Tuck didn’t want to know what his face must have looked like. Cade almost held back his flinch but not quite.

“He found me one night,” Cade said. In a rush, as if he had to get this out now or never at all. “I’d had a flashback. I was outside, under an oak tree. A real mess, you know? And he came looking for me.”

A darkness blacker still clouded Tuck’s head. He thought he knew, but if he wasn’t sure… “What night was that?”

You asked
, Cade’s white face said. “The first night you and I slept together.”

Tuck was on the move before he knew he’d started to back off, putting more than just room to breathe between himself and Cade the way he’d promised he never would. That was bad, really bad, but worse was Cade coming after him to put a cool hand on his nape.

Tuck knocked it away. “You let me,” he said, ragged. “You came back to me. Night after night. You even moved to the city with me, when just me touching you must have made you sick.”

“No.” Cade’s hand went hard, his grip too tight on Tuck’s neck for a spasm of an iron second. “After that first night, I didn’t have another flashback.”

“You know something? You’re a good liar, but I’m not that dumb.” Tuck knocked Cade’s hand away, and he wasn’t careful about it. He wiped his mouth with the back of his hand. “You should have told me. Let me ask
you
something, Cade, and guess what? You’re not going to like it. Did you ever love me? Even a little?”

Cade laughed.
Laughed
. “Why do you think I wanted you to hate me? It wasn’t all about me. Not entirely, and this is what Thomas doesn’t know. Only you will. I loved you so much I didn’t ever want to see what this would do to you.”

“And that’s supposed to help?”

“No. Because I was right, wasn’t I?”

“What do you think? No, really. What
do
you think? Of me? How’s a guy supposed to get past that, when I trusted you with everything? I gave you everything I was. I gave you more.”
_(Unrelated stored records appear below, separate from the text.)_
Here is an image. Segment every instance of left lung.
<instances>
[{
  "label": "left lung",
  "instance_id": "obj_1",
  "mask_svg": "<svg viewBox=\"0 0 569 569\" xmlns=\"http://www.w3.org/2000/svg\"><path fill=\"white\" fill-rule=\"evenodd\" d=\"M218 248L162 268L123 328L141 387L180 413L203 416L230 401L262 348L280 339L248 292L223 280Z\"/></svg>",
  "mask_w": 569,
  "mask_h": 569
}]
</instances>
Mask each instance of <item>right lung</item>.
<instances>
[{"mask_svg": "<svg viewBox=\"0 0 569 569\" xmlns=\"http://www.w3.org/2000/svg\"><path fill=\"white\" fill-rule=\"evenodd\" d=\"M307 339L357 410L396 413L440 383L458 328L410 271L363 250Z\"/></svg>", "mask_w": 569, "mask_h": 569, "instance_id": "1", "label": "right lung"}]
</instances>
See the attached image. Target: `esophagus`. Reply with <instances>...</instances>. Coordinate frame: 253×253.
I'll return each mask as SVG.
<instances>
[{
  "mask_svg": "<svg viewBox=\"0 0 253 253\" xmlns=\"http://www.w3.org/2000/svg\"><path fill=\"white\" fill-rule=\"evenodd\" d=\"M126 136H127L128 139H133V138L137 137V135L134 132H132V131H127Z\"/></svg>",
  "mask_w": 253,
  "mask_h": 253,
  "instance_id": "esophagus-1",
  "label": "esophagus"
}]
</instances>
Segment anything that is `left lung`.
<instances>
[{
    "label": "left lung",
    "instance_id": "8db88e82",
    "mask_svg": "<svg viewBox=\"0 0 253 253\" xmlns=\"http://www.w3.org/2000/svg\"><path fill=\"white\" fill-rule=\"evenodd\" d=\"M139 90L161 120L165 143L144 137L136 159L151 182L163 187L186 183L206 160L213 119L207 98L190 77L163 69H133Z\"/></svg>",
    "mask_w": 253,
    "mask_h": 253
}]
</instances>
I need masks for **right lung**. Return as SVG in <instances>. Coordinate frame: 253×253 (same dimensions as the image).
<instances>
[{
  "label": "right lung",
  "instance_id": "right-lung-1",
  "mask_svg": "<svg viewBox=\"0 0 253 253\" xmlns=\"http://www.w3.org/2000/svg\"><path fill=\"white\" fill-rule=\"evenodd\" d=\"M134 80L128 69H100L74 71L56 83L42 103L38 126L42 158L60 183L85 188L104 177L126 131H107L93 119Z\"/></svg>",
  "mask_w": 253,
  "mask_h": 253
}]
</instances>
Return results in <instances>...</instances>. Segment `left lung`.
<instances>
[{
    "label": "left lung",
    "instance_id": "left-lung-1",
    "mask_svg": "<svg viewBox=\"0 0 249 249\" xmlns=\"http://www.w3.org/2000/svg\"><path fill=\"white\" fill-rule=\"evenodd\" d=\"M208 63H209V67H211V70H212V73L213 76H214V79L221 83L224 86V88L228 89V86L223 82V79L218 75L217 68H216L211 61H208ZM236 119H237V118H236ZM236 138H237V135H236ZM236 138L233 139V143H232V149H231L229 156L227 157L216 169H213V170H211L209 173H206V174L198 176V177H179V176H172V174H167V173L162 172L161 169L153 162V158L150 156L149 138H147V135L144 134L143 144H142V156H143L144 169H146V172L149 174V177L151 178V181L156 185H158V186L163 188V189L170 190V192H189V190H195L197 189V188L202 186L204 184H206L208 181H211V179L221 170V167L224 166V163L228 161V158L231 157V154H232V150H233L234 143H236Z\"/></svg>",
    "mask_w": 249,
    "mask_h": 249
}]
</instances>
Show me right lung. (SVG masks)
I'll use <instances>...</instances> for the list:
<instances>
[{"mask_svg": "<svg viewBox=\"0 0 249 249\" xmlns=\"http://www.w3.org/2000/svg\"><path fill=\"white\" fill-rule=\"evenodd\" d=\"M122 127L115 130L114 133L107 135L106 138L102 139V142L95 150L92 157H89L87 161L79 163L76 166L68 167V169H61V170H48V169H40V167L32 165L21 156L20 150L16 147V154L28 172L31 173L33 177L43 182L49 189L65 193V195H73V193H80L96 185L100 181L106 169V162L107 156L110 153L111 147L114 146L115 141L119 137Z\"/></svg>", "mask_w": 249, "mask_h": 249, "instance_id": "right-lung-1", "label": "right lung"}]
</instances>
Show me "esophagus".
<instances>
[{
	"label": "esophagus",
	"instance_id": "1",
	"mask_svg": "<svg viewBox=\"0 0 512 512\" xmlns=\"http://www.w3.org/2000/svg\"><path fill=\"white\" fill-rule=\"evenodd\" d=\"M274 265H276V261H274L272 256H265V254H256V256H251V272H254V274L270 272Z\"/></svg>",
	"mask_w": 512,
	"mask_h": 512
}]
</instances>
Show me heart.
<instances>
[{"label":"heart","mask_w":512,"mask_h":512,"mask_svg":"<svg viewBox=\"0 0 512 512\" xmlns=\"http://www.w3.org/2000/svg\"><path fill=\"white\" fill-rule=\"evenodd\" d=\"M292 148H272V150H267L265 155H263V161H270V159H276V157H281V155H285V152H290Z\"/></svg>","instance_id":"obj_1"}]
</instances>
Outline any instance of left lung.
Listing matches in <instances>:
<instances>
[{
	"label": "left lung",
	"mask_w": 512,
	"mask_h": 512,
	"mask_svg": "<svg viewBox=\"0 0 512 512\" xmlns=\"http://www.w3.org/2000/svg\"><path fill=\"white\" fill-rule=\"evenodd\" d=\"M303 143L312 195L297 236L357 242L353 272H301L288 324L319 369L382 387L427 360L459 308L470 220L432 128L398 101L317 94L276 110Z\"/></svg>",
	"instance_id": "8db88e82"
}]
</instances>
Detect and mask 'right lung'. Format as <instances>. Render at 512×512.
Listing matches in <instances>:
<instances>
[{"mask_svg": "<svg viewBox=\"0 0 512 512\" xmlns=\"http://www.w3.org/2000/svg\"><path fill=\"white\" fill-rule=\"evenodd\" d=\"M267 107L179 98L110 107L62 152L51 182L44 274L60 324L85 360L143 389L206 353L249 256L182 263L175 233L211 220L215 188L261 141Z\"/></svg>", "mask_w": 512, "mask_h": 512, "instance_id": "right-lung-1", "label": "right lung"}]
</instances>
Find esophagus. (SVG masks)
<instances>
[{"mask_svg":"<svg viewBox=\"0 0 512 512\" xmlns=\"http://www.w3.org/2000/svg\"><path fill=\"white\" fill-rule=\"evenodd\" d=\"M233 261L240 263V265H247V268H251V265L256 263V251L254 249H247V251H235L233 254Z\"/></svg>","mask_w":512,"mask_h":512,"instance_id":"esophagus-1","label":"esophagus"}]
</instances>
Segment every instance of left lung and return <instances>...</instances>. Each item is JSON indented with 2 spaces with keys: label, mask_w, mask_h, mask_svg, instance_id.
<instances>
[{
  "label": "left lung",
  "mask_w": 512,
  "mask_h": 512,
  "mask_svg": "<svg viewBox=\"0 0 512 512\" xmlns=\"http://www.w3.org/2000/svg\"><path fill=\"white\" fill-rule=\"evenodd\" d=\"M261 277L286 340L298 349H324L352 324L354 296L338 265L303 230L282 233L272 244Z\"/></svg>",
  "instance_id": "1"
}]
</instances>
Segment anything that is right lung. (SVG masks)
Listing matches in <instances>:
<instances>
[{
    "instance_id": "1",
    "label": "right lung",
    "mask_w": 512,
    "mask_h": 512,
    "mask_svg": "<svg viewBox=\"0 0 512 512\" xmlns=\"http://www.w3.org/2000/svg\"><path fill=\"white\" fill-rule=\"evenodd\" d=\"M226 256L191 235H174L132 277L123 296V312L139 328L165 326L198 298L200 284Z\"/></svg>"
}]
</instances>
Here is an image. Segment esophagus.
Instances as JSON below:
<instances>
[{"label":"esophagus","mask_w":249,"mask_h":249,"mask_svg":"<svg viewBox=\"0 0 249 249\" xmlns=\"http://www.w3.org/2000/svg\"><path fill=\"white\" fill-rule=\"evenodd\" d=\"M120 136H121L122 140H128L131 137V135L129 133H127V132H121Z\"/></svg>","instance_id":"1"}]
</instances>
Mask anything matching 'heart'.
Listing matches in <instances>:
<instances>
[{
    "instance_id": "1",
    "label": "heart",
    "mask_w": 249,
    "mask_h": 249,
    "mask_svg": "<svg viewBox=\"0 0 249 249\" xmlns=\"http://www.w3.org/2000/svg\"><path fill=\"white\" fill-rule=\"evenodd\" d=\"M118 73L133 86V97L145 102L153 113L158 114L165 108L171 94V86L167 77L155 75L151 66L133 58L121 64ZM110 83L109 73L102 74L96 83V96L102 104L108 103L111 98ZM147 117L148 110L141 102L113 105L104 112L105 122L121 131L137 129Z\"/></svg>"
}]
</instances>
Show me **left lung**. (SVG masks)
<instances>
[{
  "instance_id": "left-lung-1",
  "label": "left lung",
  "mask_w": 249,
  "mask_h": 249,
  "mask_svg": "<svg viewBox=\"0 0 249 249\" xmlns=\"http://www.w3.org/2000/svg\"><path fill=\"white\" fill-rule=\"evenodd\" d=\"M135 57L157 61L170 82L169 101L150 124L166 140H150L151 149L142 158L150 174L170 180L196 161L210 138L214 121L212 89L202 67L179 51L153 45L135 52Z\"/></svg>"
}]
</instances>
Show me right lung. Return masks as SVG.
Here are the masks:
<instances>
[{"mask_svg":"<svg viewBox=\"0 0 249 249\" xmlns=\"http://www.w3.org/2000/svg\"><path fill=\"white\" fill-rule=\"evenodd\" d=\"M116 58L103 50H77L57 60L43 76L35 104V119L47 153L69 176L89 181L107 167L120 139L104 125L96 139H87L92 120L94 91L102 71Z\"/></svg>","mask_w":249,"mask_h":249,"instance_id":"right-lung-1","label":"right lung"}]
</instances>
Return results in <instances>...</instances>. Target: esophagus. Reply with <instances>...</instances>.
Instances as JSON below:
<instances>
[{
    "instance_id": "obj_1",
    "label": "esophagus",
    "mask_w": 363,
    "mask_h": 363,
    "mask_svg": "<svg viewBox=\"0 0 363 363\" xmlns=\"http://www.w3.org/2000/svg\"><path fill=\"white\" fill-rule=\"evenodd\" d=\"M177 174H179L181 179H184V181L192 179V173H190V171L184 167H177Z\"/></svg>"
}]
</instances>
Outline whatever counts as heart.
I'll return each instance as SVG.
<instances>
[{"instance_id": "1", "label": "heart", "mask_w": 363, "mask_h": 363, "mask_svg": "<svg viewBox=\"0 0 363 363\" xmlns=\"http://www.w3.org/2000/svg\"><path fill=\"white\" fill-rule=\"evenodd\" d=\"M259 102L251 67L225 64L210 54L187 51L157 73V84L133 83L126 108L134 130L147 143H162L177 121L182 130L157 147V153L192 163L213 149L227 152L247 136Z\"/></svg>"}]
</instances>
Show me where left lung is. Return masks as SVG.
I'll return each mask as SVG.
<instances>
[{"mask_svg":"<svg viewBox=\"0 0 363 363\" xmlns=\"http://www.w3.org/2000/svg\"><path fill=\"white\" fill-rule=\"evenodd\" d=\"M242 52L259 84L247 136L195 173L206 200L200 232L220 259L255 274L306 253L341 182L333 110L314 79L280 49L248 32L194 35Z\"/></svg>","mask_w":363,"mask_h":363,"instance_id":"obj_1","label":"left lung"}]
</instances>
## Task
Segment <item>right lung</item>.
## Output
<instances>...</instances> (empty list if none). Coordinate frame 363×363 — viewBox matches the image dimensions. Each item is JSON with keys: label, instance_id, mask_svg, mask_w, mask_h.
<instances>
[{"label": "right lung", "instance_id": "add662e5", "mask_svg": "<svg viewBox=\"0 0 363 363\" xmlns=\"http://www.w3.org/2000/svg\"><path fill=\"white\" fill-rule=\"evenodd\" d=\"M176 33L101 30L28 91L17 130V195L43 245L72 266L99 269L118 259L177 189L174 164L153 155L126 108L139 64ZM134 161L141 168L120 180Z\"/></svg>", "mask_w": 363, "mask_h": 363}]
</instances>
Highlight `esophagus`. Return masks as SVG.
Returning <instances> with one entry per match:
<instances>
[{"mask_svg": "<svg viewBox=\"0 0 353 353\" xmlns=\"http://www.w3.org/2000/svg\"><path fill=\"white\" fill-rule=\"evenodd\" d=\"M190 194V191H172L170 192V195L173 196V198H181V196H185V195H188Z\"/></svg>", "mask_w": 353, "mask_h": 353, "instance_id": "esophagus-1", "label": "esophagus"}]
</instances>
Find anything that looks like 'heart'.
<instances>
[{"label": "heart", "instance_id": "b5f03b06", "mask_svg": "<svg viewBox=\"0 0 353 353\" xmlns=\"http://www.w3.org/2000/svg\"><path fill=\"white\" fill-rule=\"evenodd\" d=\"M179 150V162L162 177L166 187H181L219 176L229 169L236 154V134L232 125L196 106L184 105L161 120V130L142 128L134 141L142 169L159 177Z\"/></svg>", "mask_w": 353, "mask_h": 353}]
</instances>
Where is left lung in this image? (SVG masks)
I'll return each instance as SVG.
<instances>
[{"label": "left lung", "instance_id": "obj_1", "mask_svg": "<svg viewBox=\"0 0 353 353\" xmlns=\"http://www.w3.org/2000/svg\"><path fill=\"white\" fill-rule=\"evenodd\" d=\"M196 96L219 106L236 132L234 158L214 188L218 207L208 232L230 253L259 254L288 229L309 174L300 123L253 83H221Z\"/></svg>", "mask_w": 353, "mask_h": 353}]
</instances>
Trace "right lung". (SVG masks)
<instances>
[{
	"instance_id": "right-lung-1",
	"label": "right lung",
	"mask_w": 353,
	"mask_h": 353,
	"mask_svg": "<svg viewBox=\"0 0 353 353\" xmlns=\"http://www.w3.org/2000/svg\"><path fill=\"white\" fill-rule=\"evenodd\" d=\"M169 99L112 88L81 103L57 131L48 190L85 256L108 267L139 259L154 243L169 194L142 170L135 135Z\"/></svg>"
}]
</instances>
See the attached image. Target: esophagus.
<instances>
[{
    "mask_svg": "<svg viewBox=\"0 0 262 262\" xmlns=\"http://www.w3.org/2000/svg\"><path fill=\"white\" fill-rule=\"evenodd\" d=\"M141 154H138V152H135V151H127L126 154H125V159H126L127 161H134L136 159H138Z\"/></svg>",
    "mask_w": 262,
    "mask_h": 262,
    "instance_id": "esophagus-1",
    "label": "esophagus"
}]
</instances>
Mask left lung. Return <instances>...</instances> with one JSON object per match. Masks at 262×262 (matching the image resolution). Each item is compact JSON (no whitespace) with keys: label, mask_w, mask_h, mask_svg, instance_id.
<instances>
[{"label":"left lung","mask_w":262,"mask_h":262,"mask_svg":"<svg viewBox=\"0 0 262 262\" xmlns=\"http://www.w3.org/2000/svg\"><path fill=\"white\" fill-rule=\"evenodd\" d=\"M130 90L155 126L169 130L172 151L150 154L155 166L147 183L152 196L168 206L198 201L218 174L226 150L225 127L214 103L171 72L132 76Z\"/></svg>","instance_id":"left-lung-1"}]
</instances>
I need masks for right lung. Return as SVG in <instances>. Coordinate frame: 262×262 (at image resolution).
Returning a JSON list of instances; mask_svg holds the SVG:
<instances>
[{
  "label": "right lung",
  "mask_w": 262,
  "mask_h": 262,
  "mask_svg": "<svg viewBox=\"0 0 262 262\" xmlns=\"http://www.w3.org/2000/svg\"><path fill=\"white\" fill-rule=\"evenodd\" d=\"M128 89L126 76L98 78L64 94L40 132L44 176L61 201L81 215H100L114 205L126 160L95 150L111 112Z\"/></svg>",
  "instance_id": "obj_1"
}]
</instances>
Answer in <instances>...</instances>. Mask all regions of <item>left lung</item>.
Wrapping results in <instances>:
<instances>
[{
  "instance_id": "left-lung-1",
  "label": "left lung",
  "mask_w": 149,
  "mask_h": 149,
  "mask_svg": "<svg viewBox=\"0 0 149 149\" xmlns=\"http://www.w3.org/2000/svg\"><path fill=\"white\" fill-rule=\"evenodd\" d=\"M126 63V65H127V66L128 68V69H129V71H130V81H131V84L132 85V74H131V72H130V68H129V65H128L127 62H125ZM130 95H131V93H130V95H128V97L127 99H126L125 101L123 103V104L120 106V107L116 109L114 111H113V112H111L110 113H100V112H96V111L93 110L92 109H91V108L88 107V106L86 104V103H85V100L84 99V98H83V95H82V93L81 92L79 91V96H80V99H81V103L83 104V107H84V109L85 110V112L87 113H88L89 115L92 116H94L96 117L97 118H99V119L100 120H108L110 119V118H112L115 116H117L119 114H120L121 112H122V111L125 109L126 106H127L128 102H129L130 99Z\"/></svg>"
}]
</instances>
Cade started laughing again. “I know,” he said. “Every day I know.”

Tuck had never wanted to lay a hand on Cade in anger. He did now. “Either stop that or tell me why this is funny.”

“Because this isn’t the way the world was supposed to end.”

Tuck’s brain stopped. His thoughts were empty. “Please tell me you’re joking.”

“I’m not. It’s like the electric chair breaking down after walking the green mile. God, Tuck.”

“So it’s okay to punch a hole through me as long as you’re okay?”

Cade looked up past Tuck, toward the stars. “Tell me you wouldn’t have said that, felt that way about me, before now.”

One-two punch, TKO
. Tuck backed away a few more steps, hurting so deep he couldn’t see. Still couldn’t think. But Cade?
Now
he stood straight as his body wanted to, taller than Tuck by almost two inches without his shoulders bowed. Strong, grown so strong, and with shackles Tuck could almost see lying broken at his feet, a blanket of iron pushed off his back to weigh down the earth behind him.

Tuck wanted to hate the sight of that. God, he wanted to. It wasn’t
fair
. How could anything just and good call that fair? After all he’d done before, after everything he’d tried? Useless, that was him. Fucking useless. No wonder it took a push from someone not him to get Cade to break down.